Importing `torchdata.stateful_dataloader` causes the test `check_seedable_sampler` to fail #2894

byi8220 · 2024-06-26T19:42:25Z

Merely importing StatefulDataLoader from the nightly torchdata package (i.e. putting the line from torchdata.stateful_dataloader import StatefulDataLoader anywhere in the code) causes one of the unit test, check_seedable_sampler to fail.

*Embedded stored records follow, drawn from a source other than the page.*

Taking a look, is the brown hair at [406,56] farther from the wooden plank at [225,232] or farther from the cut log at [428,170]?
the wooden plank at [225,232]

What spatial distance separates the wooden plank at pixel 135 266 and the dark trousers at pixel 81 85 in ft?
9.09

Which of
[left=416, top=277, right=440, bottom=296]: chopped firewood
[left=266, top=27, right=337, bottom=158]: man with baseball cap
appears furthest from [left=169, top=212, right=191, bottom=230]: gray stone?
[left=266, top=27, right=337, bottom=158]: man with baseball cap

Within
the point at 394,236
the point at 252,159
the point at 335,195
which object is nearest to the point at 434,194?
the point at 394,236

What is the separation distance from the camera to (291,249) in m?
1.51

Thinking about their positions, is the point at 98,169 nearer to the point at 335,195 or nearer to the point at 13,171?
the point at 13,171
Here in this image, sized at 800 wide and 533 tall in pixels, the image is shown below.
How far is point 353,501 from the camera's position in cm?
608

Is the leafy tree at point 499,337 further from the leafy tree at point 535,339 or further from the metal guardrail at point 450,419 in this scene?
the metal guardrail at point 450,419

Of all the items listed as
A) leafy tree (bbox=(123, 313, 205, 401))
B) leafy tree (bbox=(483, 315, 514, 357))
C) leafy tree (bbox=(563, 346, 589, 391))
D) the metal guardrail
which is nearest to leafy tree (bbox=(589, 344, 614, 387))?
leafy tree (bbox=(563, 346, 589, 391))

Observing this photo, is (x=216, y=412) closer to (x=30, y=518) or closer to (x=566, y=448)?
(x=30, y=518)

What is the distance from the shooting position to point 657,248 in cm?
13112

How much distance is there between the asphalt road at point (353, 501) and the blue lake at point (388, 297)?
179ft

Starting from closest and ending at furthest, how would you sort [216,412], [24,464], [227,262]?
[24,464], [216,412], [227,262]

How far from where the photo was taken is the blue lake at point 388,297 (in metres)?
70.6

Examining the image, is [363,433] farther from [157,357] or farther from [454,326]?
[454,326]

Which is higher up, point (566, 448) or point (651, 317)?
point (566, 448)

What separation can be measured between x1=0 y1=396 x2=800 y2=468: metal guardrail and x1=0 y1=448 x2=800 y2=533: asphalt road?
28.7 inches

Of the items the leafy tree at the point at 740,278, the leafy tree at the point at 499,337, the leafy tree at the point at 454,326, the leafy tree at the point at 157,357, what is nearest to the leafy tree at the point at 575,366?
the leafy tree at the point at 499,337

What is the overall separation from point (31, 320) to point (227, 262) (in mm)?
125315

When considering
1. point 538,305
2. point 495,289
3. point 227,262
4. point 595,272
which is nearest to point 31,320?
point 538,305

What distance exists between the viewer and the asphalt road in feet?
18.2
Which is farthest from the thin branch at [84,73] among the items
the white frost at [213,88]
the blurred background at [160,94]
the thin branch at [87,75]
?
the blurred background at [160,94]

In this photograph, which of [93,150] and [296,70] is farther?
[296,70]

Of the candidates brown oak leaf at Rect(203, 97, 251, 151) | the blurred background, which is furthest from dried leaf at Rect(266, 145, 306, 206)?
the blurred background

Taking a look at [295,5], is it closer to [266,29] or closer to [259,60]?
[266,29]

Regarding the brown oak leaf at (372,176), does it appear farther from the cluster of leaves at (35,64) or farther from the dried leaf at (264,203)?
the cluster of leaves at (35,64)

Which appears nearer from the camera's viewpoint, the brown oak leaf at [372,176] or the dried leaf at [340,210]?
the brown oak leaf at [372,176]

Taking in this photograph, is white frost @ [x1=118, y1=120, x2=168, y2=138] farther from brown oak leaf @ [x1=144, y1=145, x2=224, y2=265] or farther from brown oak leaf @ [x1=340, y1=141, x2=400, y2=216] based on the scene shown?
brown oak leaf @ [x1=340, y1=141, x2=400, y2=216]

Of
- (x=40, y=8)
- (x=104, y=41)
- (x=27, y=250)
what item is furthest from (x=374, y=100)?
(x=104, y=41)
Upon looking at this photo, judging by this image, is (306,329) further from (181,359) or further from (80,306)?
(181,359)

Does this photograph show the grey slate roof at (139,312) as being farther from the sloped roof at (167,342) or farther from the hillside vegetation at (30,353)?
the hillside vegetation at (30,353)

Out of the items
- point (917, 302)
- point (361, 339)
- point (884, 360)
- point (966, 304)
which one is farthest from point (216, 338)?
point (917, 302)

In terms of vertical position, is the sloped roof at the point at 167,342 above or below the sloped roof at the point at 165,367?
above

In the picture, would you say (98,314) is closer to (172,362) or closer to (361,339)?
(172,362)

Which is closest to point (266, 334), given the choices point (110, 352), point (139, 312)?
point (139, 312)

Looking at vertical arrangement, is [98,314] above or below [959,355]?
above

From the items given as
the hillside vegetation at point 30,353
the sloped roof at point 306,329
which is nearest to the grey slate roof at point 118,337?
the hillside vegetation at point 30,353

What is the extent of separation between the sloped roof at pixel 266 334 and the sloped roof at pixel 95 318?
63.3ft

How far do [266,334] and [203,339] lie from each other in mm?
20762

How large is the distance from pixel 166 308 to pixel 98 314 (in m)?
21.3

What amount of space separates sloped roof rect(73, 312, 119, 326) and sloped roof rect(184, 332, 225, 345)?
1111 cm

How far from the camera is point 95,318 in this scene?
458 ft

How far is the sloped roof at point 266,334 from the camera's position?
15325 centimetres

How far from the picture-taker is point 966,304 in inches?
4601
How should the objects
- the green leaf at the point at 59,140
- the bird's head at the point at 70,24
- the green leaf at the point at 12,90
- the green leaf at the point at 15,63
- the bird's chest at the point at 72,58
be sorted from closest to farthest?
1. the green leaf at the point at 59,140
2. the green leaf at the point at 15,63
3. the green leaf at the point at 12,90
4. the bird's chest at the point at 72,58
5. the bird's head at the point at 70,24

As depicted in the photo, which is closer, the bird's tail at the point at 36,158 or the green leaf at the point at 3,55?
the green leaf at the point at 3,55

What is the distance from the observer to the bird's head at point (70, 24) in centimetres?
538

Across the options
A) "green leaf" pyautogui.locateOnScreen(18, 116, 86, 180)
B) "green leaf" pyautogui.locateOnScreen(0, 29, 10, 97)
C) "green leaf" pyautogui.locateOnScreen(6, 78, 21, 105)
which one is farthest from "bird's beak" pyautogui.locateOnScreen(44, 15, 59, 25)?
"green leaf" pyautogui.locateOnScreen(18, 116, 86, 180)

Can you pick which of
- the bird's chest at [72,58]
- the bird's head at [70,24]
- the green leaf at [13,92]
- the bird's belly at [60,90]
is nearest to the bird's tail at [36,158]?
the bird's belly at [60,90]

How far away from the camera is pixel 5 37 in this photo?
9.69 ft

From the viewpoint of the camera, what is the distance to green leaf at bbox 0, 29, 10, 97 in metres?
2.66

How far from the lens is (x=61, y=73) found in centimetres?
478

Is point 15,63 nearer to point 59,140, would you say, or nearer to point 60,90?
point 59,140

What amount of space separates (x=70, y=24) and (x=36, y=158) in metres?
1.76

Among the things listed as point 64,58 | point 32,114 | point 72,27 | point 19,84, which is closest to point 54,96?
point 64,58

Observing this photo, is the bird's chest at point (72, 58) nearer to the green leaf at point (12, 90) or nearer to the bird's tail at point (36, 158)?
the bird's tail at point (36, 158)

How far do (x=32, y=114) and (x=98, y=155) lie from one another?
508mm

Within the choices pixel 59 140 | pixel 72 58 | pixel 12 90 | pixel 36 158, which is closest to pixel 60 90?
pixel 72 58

Stack trace obtained by running tests with the import

stderr: Traceback (most recent call last):
stderr:   File "redacted/accelerate/src/accelerate/test_utils/scripts/test_script.py", line 827, in <module>
stderr:     main()
stderr:   File "redacted/accelerate/src/accelerate/test_utils/scripts/test_script.py", line 802, in main
stderr:     check_seedable_sampler()
stderr:   File "redacted/accelerate/src/accelerate/test_utils/scripts/test_script.py", line 381, in check_seedable_sampler
stderr:     assert torch.allclose(original_items, new_items), "Did not obtain the same items with the same seed and epoch."
stderr:            ^^^^^^^^^^^^^^^^^^^^^^^^^^^^^^^^^^^^^^^^^
stderr: AssertionError: Did not obtain the same items with the same seed and epoch.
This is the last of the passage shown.